Provides troubleshooting steps to recover from an IERR ("Processor CPU Machine Chk", "CPU Internal Error", "CPU IErr," or "CPU Machine Check error")
Server crashes with (due to) Processor CPU Machine Chk.
Usually, the System Event Log (SEL) viewer shows the following:
3 | 12/18/2017 | 03:17:30 | Processor CPU Machine Chk | Transition to Non-recoverable | Asserted
4 | 12/18/2017 | 03:17:30 | Unknown MSR Info Log | | Asserted
5 | 12/18/2017 | 03:17:30 | Unknown MSR Info Log | | Asserted
etc
While this (also known as CPU Internal Error, CPU IErr, or CPU Machine Check errors) may be a signal that indicates an unrecoverable processor scenario, it is usually an indication that the Central Processing Unit (CPU) has detected an error in the system, or received an erroneous instruction from a system component.

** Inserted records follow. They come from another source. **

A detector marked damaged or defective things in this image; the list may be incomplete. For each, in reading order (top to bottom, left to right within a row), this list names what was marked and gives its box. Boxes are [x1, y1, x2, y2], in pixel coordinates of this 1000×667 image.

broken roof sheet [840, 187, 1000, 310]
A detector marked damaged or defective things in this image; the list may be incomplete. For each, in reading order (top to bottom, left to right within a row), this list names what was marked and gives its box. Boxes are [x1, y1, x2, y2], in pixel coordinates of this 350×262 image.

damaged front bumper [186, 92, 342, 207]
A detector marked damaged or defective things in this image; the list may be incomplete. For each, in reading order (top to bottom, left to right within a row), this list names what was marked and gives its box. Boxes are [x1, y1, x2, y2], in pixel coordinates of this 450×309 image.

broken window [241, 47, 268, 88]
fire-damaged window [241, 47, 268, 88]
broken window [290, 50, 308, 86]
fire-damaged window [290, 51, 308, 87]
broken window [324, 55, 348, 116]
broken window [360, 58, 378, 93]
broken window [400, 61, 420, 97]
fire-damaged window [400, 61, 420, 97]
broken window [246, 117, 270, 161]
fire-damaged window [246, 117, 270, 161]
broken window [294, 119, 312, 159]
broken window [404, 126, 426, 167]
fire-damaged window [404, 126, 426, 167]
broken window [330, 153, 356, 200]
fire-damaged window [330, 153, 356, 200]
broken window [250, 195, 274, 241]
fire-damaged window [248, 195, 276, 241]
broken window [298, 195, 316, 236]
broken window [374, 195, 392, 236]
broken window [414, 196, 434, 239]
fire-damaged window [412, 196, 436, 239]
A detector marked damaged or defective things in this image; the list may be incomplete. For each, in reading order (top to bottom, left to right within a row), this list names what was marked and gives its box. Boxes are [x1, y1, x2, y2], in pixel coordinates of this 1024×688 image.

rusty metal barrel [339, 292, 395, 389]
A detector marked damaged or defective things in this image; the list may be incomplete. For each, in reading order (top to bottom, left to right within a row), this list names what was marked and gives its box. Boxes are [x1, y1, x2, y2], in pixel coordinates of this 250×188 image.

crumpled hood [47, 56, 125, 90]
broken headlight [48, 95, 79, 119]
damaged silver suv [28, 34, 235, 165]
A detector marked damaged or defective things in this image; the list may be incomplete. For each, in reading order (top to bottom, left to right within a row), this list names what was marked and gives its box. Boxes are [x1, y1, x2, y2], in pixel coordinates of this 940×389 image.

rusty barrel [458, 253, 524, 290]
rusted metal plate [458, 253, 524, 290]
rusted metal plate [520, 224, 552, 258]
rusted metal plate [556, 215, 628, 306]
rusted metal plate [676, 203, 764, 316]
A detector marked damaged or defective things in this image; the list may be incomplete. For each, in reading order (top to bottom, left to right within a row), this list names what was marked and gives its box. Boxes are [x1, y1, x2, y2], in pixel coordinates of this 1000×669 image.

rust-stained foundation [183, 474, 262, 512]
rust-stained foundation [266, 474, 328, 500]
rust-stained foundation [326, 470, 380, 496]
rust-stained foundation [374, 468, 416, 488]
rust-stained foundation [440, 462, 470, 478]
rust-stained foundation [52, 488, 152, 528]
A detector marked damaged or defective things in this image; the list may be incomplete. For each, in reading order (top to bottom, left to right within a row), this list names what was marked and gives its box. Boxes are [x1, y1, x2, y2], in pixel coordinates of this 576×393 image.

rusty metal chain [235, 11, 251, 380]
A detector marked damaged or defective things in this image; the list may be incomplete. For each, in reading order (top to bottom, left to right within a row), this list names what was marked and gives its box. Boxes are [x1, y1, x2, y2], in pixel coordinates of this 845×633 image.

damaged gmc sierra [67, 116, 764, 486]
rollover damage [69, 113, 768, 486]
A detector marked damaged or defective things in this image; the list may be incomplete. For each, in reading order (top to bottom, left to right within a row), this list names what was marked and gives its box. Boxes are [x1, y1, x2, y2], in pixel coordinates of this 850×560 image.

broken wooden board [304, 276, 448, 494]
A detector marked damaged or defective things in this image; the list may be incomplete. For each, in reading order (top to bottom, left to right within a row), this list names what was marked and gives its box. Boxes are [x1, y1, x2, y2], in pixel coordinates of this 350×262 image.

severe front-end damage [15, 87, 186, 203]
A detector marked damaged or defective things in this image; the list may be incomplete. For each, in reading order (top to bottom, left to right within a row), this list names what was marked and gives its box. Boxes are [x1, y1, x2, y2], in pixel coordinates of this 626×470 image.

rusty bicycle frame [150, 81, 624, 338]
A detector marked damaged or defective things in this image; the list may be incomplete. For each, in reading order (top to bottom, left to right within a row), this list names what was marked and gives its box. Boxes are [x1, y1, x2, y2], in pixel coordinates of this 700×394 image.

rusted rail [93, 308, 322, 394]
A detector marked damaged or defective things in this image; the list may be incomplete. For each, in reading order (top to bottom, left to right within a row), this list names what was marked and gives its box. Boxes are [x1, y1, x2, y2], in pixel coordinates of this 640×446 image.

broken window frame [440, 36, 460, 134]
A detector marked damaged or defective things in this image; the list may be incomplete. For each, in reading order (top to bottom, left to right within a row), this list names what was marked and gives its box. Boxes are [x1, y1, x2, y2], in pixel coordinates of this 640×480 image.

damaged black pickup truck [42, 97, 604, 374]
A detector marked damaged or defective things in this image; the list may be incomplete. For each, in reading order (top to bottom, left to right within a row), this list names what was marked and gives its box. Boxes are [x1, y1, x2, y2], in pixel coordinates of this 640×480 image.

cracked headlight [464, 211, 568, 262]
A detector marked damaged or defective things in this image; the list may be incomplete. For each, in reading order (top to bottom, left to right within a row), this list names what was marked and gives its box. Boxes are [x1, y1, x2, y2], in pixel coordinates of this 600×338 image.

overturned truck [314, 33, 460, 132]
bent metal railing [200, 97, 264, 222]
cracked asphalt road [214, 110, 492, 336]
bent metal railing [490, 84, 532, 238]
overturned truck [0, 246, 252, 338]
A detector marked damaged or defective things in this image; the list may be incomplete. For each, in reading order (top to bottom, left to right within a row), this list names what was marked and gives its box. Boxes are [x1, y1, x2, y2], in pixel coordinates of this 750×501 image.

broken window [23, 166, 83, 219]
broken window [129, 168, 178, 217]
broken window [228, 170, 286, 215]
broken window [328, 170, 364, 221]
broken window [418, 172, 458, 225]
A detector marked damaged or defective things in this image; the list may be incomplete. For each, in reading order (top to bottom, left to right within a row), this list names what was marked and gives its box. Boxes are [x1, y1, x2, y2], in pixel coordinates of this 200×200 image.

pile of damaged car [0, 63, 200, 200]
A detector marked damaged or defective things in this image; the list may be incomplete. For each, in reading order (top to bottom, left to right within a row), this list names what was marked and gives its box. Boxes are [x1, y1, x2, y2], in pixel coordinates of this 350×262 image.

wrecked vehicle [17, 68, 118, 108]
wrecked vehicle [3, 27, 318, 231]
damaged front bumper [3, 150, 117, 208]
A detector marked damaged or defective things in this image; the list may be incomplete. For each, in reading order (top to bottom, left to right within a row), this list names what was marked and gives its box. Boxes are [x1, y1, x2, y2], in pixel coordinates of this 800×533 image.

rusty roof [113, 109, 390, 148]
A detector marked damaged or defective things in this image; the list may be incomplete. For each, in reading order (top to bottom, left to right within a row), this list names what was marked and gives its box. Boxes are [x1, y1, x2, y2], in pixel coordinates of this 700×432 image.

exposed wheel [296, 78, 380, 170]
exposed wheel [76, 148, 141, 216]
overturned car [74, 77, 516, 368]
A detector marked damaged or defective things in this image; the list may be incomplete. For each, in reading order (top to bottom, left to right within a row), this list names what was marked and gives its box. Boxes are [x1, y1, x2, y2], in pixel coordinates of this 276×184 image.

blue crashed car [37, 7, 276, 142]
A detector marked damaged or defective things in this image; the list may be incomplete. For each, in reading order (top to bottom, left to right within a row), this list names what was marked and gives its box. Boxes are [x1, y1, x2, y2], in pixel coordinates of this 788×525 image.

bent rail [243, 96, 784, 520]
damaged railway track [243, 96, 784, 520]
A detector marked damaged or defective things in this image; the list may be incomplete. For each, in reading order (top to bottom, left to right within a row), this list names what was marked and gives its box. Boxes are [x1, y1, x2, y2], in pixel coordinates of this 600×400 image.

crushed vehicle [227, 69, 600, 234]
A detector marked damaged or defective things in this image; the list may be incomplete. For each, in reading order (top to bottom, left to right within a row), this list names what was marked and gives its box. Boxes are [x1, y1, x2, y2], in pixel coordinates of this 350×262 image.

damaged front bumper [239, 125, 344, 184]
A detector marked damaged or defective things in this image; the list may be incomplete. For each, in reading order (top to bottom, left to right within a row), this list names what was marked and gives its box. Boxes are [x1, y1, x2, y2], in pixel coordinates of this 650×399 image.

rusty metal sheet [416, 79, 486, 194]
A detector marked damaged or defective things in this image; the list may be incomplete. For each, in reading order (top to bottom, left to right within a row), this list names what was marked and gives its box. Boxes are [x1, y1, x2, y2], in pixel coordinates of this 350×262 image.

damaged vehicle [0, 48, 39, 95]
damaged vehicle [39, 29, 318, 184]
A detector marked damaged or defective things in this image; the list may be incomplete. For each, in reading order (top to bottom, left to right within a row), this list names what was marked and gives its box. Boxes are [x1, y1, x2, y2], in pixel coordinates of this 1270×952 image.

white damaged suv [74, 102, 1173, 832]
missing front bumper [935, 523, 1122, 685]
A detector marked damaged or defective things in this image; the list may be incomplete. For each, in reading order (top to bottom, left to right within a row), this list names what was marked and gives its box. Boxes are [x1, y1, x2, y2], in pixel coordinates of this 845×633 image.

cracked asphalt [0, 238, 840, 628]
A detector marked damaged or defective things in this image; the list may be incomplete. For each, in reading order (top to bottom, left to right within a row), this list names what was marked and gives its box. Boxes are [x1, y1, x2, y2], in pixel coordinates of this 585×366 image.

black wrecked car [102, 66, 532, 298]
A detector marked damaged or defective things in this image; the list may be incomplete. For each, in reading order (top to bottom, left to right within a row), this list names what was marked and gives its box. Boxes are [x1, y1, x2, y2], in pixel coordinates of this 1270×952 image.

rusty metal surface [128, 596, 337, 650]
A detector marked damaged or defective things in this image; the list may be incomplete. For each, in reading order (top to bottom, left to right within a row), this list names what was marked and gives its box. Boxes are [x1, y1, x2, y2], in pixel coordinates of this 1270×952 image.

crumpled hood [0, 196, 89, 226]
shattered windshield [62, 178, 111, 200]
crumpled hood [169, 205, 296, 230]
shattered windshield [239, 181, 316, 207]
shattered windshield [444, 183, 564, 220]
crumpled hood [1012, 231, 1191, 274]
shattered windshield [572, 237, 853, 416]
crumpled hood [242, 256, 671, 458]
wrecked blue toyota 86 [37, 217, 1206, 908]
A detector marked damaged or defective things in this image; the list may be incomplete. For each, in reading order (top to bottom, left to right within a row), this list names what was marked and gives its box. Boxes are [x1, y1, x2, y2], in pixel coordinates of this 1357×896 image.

Still, the following are valid troubleshooting steps:
- Restart the system.
- Check the System Event Log to find out which processor is generating the error. This would depend on the error found.
- Ensure the BIOS/firmware is the latest.
- Try with one, compatible processor at a time (minimal configuration).
- Test with another, compatible processor, if possible. If the board is an Intel® Server Board, refer to the Product Specifications page for processor-board compatibility information.
- Remove and reinstall the memory.
- Check all the drives, and ensure the cables are connected properly on both ends
- Check all the risers and the PCIe cards
- Clear the system event log and monitor for 24 hours.
- Therefore, if further errors are found, contact Intel Customer Support with a copy of these logs, plus the logs of the System Information Retrieval Utility.
There could be several causes of this error, not necessarily the CPU. A system bus interruption or a memory interruption can even start it up.